Thursday, January 20, 2011

Le mot juste

I learned a new word today but I am afraid to use it for fear that someone overhearing me will think, My God she has a strange accent or That’s not the word she really meant to use. The word is ‘parlous’ and it was in an article in the New York Times used to describe the economy -  “  . . . he was dead-on about the parlous state of the economy, even though he was affluent and not directly threatened by it.”

It stopped me in my tracks. I read many diverse things in the run of a day, but this was my first encounter with the word parlous. It seemed relatively easy to decipher from a contextual standpoint. The economy has been anything but healthy for a year or two, so parlous must mean uncertain. I went to the Oxford English Dictionary online to find these synonyms: grave, grievous, hazardous, jeopardizing, menacing, dangerous, perilous, risky, serious, threatening, unhealthy, unsafe, venturesome. Ah, yes. I was right.


Then I spotted the very thing that could make me look and sound a fool if I were to begin using this useful word. Perilous. Hey, that sounds very close to parlous. Someone will surely think I meant to say, or worse yet, write perilous.  A deeper look would be required to root out some etymology so I would at least have a defense prepared if someone challenged me. Oh, what fun!

How I love words! A dear friend and mentor of mine told me once that I truly was a wordsmith because of the way I continually sought out new ones to add to my vocabulary. It is a bit of a point of pride for me to find the right word, le mot juste, for a given situation.

I do my research though. I am fearful of being called to task for improper usage by some pseudo-scholarly type. That feeling of scorn brings back a memory of fifth grade and being asked by Miss Wright to remain after a geography class about indigenous peoples. It was 1964, and well before political correctness, so she and we would have called them Indians. She had written on the blackboard the word teepee as one of our spelling words. Why I felt it necessary to do what I did next I do not know to this day.

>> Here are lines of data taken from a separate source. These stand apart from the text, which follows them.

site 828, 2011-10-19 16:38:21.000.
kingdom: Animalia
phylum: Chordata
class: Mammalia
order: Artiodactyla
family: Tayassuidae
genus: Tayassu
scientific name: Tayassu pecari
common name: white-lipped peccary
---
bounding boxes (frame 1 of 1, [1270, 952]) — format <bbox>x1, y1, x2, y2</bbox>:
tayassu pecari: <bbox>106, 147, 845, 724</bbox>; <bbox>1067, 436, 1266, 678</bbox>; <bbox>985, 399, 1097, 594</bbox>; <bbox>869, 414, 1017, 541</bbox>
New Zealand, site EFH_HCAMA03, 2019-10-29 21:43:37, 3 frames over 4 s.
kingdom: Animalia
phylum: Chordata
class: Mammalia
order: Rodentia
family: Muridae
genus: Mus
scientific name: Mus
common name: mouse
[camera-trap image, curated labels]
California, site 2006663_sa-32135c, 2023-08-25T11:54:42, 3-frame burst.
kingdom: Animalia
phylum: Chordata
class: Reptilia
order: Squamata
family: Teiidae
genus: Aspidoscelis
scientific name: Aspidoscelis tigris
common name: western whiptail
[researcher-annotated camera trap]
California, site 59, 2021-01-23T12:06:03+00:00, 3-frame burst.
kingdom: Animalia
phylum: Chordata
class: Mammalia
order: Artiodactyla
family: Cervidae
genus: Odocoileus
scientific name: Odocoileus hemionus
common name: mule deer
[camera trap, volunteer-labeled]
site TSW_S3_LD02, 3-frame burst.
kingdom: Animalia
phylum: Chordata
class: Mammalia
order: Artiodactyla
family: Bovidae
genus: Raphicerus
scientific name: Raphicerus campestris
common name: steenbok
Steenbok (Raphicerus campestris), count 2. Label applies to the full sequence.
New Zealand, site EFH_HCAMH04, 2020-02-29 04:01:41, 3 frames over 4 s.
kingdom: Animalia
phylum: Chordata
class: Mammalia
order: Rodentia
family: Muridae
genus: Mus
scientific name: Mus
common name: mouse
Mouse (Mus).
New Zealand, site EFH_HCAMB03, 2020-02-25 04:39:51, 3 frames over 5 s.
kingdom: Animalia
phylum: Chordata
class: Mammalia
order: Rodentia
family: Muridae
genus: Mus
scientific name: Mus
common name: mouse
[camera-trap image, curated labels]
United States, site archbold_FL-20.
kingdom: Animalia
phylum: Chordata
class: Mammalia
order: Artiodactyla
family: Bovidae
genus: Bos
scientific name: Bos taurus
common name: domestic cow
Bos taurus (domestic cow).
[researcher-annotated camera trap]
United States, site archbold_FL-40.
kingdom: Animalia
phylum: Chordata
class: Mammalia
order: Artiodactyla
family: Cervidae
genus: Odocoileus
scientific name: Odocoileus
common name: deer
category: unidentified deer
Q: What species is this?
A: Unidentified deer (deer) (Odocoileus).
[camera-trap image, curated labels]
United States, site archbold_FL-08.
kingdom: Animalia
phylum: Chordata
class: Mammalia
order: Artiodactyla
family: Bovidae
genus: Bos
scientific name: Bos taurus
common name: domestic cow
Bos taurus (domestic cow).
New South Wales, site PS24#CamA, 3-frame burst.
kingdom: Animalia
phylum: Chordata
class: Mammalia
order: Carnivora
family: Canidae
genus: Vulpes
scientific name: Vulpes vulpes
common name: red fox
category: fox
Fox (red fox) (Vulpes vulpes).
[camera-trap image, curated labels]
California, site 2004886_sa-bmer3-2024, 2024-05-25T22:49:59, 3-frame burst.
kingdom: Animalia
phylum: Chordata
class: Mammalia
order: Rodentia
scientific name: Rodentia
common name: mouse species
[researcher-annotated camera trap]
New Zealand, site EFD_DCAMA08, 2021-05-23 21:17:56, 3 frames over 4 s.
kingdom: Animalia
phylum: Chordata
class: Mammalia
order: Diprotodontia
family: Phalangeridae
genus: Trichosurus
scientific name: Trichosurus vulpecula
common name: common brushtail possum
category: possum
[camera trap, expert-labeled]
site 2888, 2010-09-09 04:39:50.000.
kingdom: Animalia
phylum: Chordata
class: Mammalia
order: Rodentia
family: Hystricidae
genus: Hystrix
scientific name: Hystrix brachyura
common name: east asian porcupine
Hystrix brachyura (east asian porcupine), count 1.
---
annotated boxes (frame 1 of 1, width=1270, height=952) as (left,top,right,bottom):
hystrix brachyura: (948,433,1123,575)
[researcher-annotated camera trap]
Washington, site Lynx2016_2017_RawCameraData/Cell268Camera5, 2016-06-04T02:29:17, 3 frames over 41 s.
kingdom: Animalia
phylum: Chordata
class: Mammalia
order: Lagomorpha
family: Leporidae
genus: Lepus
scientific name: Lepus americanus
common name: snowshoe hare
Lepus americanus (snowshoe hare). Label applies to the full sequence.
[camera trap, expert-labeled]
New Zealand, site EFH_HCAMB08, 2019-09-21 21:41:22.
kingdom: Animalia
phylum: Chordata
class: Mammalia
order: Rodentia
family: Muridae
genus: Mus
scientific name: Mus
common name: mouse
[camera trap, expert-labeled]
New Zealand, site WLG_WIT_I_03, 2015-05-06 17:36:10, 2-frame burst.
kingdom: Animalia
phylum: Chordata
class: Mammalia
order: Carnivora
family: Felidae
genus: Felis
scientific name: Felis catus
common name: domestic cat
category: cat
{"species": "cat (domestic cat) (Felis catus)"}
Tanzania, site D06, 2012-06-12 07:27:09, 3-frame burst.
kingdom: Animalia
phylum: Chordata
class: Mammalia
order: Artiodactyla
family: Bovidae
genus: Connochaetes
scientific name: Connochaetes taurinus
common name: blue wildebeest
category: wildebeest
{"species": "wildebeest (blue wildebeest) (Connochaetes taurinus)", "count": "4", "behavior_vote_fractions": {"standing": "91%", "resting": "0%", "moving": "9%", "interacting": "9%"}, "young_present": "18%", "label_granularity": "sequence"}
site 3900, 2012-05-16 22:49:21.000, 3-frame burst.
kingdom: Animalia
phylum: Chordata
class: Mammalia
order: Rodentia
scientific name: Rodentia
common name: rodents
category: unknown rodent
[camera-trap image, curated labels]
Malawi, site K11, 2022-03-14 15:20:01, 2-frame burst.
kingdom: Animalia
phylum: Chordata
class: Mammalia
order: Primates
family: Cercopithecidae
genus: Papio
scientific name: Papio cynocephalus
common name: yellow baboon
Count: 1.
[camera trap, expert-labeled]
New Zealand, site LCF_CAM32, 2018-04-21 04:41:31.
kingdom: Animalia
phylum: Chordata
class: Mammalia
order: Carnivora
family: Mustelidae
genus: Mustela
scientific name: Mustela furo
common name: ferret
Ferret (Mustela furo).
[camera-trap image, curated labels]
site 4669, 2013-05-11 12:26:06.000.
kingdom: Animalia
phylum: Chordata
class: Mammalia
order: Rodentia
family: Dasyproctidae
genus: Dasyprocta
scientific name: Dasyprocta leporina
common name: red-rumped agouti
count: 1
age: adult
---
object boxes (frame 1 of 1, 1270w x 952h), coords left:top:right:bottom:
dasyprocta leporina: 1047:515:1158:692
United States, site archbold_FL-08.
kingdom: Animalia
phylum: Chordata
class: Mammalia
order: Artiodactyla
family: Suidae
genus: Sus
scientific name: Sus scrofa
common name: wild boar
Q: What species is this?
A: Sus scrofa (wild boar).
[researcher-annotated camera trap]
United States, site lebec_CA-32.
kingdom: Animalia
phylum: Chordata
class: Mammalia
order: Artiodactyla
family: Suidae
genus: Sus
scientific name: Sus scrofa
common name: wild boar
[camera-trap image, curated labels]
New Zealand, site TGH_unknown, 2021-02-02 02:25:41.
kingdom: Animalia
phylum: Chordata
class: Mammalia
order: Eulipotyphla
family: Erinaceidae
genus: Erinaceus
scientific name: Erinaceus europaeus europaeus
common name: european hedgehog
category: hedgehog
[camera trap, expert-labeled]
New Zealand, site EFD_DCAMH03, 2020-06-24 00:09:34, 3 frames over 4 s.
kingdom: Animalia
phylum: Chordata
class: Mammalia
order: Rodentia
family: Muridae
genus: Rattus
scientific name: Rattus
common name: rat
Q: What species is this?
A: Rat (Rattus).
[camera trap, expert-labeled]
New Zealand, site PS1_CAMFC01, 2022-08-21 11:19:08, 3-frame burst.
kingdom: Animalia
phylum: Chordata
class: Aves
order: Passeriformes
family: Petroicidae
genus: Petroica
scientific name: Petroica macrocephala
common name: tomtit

I had done plenty of my own reading from books in our home about native culture, and had read this same word alternately spelled tipi many times. So, I asked Miss Wright if I could use the other spelling on my test as it was an accepted form.  She said an emphatic no and her face grew red.

When I compliantly remained after the others had left the classroom, she explained through gritted teeth that although the word might very well be spelled tipi in some books it was spelled teepee in the book we were using and that was the way we would spell it on our test. I still wasn’t satisfied. Then she ended this little lesson with a caution. “Don’t try to look smarter than your teacher, Catherine.”

But that’s a whole other story.

I want to use my new word. It might be a parlous decision, but I feel well-armed.


4 comments:

  1. Hmmm. Now I am left to wonder if the speaker really did mean 'perilous', but the writer, or editor heard 'parlous'?? Perhaps the speaker was recorded and the statement transcribed. Love the word, but everytime I say it I develop a Southern accent!

    ReplyDelete
  2. Remember discussions about choosing the best baby names? Cadwallader?

    ReplyDelete
  3. Whoa. You know you are are trouble when they use your full name.

    ReplyDelete
  4. Oh, Mo! I DO remember the baby name fun!